_DIRECTIONS_: Within the material below, transcribe exactly the lines from the one holding "Easy installation step by step" through the one holding "GROOVES ALLOW FOR PRECISION FOOD HANDING", keeping both ends and skipping the rest.
Top of DATA LISTING
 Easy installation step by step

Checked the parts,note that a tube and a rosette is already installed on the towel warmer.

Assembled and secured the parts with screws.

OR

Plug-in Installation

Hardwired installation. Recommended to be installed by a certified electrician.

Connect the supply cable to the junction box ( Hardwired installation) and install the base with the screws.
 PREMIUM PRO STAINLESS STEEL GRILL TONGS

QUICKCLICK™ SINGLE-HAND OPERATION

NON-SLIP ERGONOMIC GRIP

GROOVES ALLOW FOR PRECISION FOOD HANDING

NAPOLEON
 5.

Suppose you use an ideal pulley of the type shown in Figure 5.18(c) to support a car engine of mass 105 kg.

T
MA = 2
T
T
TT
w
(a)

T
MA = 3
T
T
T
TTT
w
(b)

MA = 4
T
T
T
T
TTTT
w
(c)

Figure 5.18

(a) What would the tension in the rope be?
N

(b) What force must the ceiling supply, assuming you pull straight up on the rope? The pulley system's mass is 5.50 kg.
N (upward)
Bottom of DATA LISTING
Top of DATA LISTING
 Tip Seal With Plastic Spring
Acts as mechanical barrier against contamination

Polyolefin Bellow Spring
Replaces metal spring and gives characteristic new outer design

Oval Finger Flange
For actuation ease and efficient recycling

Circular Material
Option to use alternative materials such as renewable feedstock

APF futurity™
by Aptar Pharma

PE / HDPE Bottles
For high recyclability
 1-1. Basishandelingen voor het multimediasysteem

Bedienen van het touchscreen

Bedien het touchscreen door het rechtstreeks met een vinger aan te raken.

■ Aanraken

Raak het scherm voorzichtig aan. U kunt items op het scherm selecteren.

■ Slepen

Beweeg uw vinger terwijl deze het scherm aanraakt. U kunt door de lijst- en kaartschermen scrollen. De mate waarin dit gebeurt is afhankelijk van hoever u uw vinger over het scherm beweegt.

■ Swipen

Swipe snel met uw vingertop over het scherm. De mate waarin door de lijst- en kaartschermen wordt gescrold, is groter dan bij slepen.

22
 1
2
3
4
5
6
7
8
Bottom of DATA LISTING
_OUTPUT FOR THIS TASK_:
 Easy installation step by step

Checked the parts,note that a tube and a rosette is already installed on the towel warmer.

Assembled and secured the parts with screws.

OR

Plug-in Installation

Hardwired installation. Recommended to be installed by a certified electrician.

Connect the supply cable to the junction box ( Hardwired installation) and install the base with the screws.
 PREMIUM PRO STAINLESS STEEL GRILL TONGS

QUICKCLICK™ SINGLE-HAND OPERATION

NON-SLIP ERGONOMIC GRIP

GROOVES ALLOW FOR PRECISION FOOD HANDING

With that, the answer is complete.